Не знаю, сколько это всё длилось — возможно, миг, возможно, вечность. Мой взгляд скользил по комнате, отмечая довольно аскетичную обстановку и лёгкий бардак. Камзол небрежно брошен на застеленную кровать, сумка, с которой Кир на занятия ходит, там же. На прикроватной тумбочке пара книг, одна из них раскрыта. На полу, возле окна, тоже книги, но явно не по магии — уж слишком тонкие. На комоде белая некогда рубашка, придавленная перевязью. У двери три пары сапог, одна из которых лет сто не чищенная. На письменном столе, кроме откупоренной бутылки и достопамятного бокала, учебник по физану, вазочка с остатками орешков и газеты.
Увидав последние, невольно вздрогнула. Кир реакцию, разумеется, заметил.
Медленно, явно страшась усугубить моё состояние, боевик потянулся к газетам и замер, сообразив:
— Новости из Верилии прочитала?
Я судорожно вздохнула, сжалась.
— Эмелис, милая… — тихо позвал он. — Там о ком-то из близких?
Помотала головой, опять воздуха глотнула.
— Знакомые?
— За папу боюсь, — прошептала я. — Очень.
Синеглазый обнял, прижал крепко-крепко.
— Эмелис, всё хорошо будет. — И столько убеждённости в голосе, что не поверить невозможно. — Всё будет хорошо, слышишь?
— Да.
Сказала и… и всё. Сорвалась.
Слёзы застелили глаза, покатились по щекам. Из горла вырвался хрип, следом ещё один. Пальцы что было сил сжали плечо Кирстена, воздух в лёгких закончился.
— Любимая…
Я спрятала лицо на его груди и разрыдалась.
Плакала горько, навзрыд, не помня себя и не осознавая, что творится вокруг. Сквозь пелену моего несчастья изредка прорывались слова утешения и обещания: плохих новостей больше не будет, любимая.
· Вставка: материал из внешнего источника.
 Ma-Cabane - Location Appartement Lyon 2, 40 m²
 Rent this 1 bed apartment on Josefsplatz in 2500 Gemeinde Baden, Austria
Никогда!
Я этим словам отчего-то верила, но успокоиться уже не могла. Выпустить Кира из капкана рук — тем более.
А потом наступила темнота. Такая желанная, такая спокойная. Я совсем потерялась, ничего уже не видела, не помнила. И уже не плакала, только всхлипывала… Темнота в такие мгновения ласково гладила по голове и целовала в лоб.
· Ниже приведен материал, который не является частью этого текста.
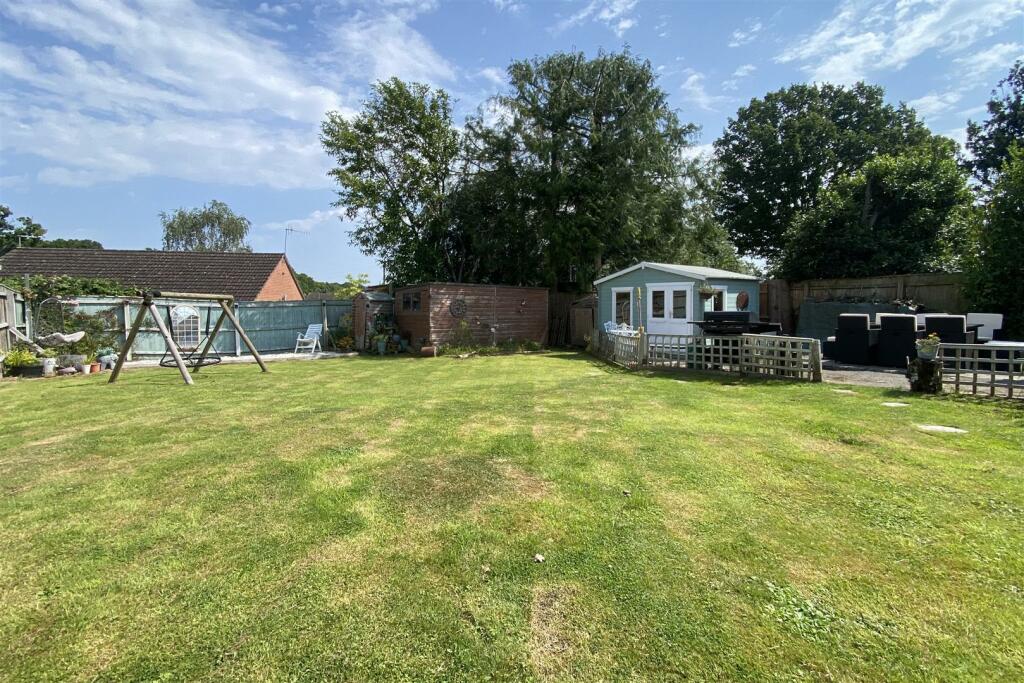 Additional image 24 of Manor Road, Verwood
Проснулась я от едва слышного, но крайне настойчивого шёпота:
— Мелкая, хватит давить подушку… иначе на завтрак опоздаем… а ты и без того тощая дальше некуда… каждый раз пугаюсь, как бы ветром не сдуло… слышишь? Мелкая…
С огромным трудом открыла глаза, чтобы тут же напороться на пристальный, чуть насмешливый взгляд. Боевик лежал рядом, приподнявшись на локте. На мужественных, красиво очерченных губах лёгкая, тёплая улыбка, на щеках привычная трёхдневная щетина, брови чуть приподняты — это он возмущение сыграть пытается.
— Ну сколько можно спать, а?
— А?.. — повторила бездумно.
Вместо ответа синеглазый наклонился и легко коснулся губ губами.
— Умываться будешь? Или так в столовую пойдёшь? — выдохнул он.
Именно в этот миг я осознала, что нахожусь в мужской общаге, в комнате Кирстена. Вернее, в его постели. Лежу под одеялом, в одной нижней сорочке, и… О Всевышний!